CooliPi 4B heatsink info

Overclocking the Raspberry Pi 4

Overclocking Raspberry Pi 4 is a welcomed feature. It is not without caveats, however. To maximise frequency and reliability, good cooling is necessary. That's why CooliPi 4B came in, to be the best heatsink/case able to allow it.

Thermal grease is necessary to obtain a good contact between touching chips (BCM, ETH, USB) and a heatsink itself. Our test were done with a stock, cheap and old white thermal grease you can see on the chips. It has remarkably lower performance than a good thermal grease from selected manufacturers. With MX-2 or an even better paste, the temperatures under load can go down further about 3-4˚C compared to the stock white paste.

Because of a direct contact of the heatsink with BCM, USB and ETH chips, heat transfer can be the best. But there's a caveat, the chips on different Raspberry Pis may have slighly varying heights and tilts, because of manufacturing. Thermal paste fills in voids and makes a good contact. Using thin thermal rubber is also possible. The DDR4 memory chip is 0.05mm farther apart from the heatsink than the three main chips - BCM, ETH PHY and USB HUB. But it has lower consumption, so filling the space with thermal paste may be enough to ease heat transfer, even though it'd be thick.

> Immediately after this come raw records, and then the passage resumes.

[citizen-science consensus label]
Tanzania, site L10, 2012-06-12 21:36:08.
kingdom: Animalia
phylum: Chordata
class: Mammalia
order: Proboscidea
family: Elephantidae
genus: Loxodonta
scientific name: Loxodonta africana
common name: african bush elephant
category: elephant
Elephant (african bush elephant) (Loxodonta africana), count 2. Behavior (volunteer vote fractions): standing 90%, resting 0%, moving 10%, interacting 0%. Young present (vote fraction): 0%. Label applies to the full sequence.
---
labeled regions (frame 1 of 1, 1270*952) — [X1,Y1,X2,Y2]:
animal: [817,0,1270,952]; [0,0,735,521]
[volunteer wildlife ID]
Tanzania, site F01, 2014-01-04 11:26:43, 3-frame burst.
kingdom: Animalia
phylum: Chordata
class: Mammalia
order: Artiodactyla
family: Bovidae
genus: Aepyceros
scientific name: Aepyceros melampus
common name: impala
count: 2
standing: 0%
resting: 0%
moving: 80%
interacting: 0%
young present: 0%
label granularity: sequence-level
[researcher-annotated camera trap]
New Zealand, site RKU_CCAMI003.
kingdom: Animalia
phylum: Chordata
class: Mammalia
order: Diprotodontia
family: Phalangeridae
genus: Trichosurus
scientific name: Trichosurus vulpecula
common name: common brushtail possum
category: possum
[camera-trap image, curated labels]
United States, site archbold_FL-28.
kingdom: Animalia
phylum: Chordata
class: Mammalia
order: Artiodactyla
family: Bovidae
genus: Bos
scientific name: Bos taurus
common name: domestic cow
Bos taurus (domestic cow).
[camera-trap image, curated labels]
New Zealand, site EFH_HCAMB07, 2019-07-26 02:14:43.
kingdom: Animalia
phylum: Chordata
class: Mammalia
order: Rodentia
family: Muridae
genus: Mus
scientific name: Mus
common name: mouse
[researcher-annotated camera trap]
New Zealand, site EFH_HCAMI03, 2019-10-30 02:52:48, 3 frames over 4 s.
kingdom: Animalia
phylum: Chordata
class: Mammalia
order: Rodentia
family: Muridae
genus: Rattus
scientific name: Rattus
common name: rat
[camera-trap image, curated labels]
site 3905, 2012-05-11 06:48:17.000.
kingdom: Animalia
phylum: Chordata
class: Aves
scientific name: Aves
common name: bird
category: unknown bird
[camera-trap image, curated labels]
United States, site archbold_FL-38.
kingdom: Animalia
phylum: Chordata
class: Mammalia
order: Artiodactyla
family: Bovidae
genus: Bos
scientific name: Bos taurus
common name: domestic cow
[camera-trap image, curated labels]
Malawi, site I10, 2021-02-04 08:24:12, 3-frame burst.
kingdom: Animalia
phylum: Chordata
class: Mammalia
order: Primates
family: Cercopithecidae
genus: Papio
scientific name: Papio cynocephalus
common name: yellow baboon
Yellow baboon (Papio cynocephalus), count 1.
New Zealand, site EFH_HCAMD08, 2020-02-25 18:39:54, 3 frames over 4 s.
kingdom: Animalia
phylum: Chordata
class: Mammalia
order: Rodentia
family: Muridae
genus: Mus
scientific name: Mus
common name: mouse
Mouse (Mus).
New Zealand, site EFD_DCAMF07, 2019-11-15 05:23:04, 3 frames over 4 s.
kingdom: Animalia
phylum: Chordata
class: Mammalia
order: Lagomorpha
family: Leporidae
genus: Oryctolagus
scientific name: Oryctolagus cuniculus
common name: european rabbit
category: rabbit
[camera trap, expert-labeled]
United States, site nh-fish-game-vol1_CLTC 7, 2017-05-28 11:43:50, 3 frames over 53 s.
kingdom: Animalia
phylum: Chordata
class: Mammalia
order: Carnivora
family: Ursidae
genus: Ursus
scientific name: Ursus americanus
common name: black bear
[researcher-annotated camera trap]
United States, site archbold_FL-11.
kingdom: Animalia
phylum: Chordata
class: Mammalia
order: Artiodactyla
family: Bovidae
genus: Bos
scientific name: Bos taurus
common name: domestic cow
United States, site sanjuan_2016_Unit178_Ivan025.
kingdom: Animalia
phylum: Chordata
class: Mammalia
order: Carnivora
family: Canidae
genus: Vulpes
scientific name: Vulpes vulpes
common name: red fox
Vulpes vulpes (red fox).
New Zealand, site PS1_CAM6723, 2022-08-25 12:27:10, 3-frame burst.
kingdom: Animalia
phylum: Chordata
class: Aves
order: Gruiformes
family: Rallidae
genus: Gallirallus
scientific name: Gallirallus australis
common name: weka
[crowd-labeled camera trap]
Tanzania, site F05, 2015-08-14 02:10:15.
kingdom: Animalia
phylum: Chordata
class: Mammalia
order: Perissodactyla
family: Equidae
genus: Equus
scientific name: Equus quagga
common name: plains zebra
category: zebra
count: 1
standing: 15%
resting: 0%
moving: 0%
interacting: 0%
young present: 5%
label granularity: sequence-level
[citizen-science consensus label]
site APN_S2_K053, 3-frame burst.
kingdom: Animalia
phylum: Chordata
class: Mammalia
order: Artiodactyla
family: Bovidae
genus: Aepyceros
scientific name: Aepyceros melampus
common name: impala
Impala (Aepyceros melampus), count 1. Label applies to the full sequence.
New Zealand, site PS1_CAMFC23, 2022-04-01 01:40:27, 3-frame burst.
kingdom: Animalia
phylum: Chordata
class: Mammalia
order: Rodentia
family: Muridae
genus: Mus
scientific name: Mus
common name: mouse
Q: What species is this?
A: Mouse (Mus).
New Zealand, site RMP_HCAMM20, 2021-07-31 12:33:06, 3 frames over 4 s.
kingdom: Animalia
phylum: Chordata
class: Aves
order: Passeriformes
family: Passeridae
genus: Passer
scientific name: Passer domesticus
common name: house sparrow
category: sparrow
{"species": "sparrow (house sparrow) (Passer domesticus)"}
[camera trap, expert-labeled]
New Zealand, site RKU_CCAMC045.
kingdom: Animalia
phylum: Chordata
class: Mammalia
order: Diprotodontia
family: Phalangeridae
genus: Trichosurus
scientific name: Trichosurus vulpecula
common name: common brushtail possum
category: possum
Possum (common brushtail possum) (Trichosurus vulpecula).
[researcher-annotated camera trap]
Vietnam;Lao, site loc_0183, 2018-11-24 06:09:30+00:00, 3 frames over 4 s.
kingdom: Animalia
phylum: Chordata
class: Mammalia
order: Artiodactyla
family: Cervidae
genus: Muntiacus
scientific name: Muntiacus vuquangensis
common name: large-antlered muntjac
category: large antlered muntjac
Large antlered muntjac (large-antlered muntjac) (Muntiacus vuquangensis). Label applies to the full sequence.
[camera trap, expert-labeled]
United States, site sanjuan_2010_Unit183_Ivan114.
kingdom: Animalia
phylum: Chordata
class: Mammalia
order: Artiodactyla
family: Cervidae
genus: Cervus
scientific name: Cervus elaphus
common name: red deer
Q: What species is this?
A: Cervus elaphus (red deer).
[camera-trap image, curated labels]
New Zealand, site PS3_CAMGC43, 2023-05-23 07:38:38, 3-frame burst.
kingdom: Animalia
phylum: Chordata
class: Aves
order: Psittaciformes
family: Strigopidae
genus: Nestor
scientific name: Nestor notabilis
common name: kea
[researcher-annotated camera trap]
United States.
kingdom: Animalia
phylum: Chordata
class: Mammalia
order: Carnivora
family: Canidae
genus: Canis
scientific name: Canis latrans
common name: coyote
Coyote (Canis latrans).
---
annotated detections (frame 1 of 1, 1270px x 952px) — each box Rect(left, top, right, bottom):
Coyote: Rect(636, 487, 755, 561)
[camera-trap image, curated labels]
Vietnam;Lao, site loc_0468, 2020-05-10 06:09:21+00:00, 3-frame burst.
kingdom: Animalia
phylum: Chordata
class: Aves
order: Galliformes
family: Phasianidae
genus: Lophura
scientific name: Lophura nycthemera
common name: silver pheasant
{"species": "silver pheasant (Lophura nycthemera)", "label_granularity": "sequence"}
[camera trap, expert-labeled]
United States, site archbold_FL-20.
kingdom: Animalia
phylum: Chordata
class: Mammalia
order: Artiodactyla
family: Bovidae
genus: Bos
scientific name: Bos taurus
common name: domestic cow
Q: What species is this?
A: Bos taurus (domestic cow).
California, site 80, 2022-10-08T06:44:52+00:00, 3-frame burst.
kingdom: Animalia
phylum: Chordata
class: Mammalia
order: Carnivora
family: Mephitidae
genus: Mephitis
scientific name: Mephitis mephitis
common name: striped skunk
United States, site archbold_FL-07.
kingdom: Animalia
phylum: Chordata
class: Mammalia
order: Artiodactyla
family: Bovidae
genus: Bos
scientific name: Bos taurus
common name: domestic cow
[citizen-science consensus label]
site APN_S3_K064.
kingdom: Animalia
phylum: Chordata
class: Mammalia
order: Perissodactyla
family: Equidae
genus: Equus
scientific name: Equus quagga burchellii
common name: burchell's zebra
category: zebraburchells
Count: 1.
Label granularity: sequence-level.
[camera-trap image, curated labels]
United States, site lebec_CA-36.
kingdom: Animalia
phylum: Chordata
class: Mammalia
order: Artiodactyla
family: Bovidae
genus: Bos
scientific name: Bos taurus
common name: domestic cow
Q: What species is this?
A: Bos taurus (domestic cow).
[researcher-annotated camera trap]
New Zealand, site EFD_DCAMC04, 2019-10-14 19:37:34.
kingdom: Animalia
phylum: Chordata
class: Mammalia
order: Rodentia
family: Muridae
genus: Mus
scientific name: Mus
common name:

When investigating thermal performance, we came to a a hotspot forming right where the PMIC is. It was planned from the beginning to sell an overcloking set, which would contain thermal bridges between the rest of the hot chips - WiFi cage, PMIC and it's inductors and DDR4 memory. PMIC chip is very hot especially when overclocking.

Bottom view of thermal hotspots without an additional PMIC cooling on the left and no heatsink at all on the right. After bridging the PMIC with a heatsink over a small copper plate, stability with all 4 core load was increased at 1850MHz. Higher frequencies resulted in rebooting with over_voltage=3, but not with over_voltage=2. So we came to the conclusion, that the limit is not only the BCM chip itself, but also the PMIC chip. High temperatures and output current drive it to the edge.

You can see thermal performance without a heatsink on the right picture. Absolute color scale may be different, but not confirmed. Different distribution of hotspots can be seen very well.

We plan to offer the small, laser cut thermal bridge for the PMIC in an overclocking set. Thermal images with the bridge installed aren't unfortunately available yet, but the testing shows that it helps a lot.

After installing a cold 60mm Noctua 5V fan on the hot heatsink and running it at 3.3V, temperature of the whole stack came fast down. See pictures to the right. Hot line on second picture is an LCD monitor.